Most people misinterpret me. They feel that I am confused and don't know exactly what I want. I don't think so. Just because my behavior is blurry, doesn't mean I don't know what I am doing and what I am gonna do. I find myself, a lot of time, doing stuff in the totally opposite side of what I've said, but hey....like I've said, 'ignore my behavior.' You do whatever you wanna do, but remember one thing, I've done my part even though it sounds pretty selfish. Sorry. But maybe you don't know the whole me just yet.
Monday, November 20, 2006
1) A Great Family: I have one hell of a great family, start off from my parents, my grandparents (all passed away), my siblings, aunts and uncles. They are great people, love me and support me. I know when I look back, they are always there for me with no doubt.
2) Great Friends: I have a lot of friends and good friends, but very few great friends. When I say they are great, I mean same as family. I've met all of my great friends from grades school to high school, from college to post college. I value quality over quantity.
3) A Great Boyfriend: Dan is awesome! He is not only my BF, but also my best friend, and honestly if you asked me about him 6 years back, I wouldn't have said that, but turn out, he is one fine man. Every time I turn around, I know he's there and I just love that feelings.
4) A Great Ear: You know what I mean. This is not plural. I have only one good ear, which is the right (from the surgery.)
5) Food and Water: I've never struggled.
6) A Place to Live: I've never struggled.
7) A Faith: I believe a man/ a woman without faith is like one without a soul.
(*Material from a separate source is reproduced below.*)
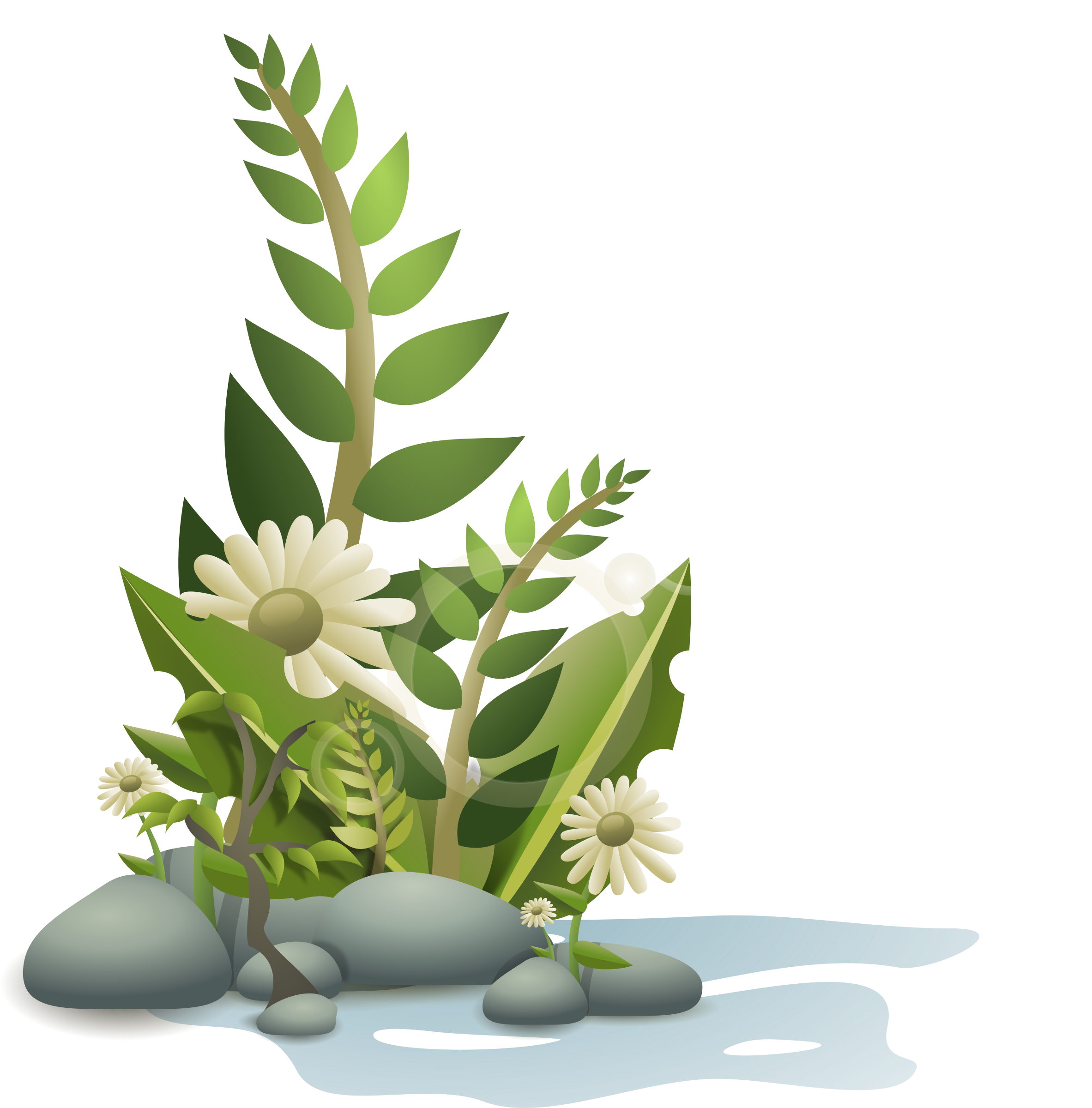 Flower plant clipart image transparent library Clipart - plants pebbles and flowers image transparent library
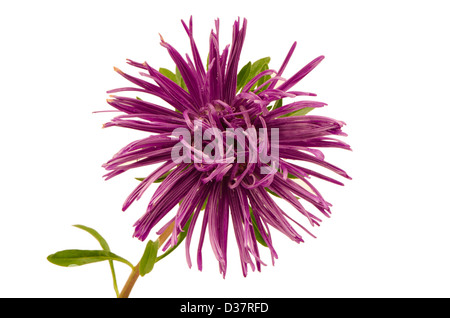 purple aster flower bloom with dew water drops closeup isolated on white background - Stock Photo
I'm thankful for the faith I've always had, which keep my going.
9) Many Little Things in Life: People I have met along the way, lessons I learn daily, mistakes I've made, love I have given, love I have received, and friendship.
10) Advanced Medicines: This may sound a little funny, but without those technologies and allergy medication, I really can't imagine what would have happened to me right now.
Sunday, November 19, 2006
"Let's talk about other things" is my way to politelt say that: "okay! I explain myself enough. Either you need to shut up or we will talk about something else because I don't care anymore about what you think."
Lately, I've met this kind of I-only-believe-in-what-I-believe-and-other-who-think-differently-are-wrong people. I can't even explain how sick I am with these humans. So my take has changed. I only go: okay! we have different views...why don't we just talk about other things." The funny part is that, these people will not stop. It's like they are in this religious colt and want to get you converted. Even though you do not wish to continue, they will keep ranting about stupid stuff. It actually reminds me of myself when I was like 13 years old. I was like that too, but as I get older...a little more life lessons later, I've changed. Anyhow, I guess, some people will never change at all..no matter what. This is when different value comes in.
"He who knows does not speak.
He who speaks does not know.
He who knows others is wise.
He who knows himself is enlighten." By Lao-Tzu, The Way of Lao-Tzu
Saturday, November 18, 2006
10:00pm: We saw Dena's ex sitting with his new little girlfriend. I was thinking...what an ass! Why would he bring his new GF to a place of business that basically his ex wife and sons work there. The girl is so young....literally younger than his youngest son. You see this picture. The solely reason the girl is with him is clear---money.
10:30pm: Dena's son walked in. You see this half Caucasian/ American, half Jordanian who is super cute.
11:00pm: We relocated to the Usual Suspect next door since the music at Bleecker Street was getting pretty loud. The next door bar reminded me of those upscale bar in Bangkok. Only that, the bartender is extremely cute. I told Dena, she definitely needed to recruit this Jake guy for her new restuarant.
12midnight-3am: We didn't wanna go anywhere anymore. Since Dena's knows the owner, all drinks were pretty much free. This was probably the first night in a very very long time, I actually drank wine. Even though the place wasn't that fun or anything, it was a great place to hang out since it wasn't very crowded and loud.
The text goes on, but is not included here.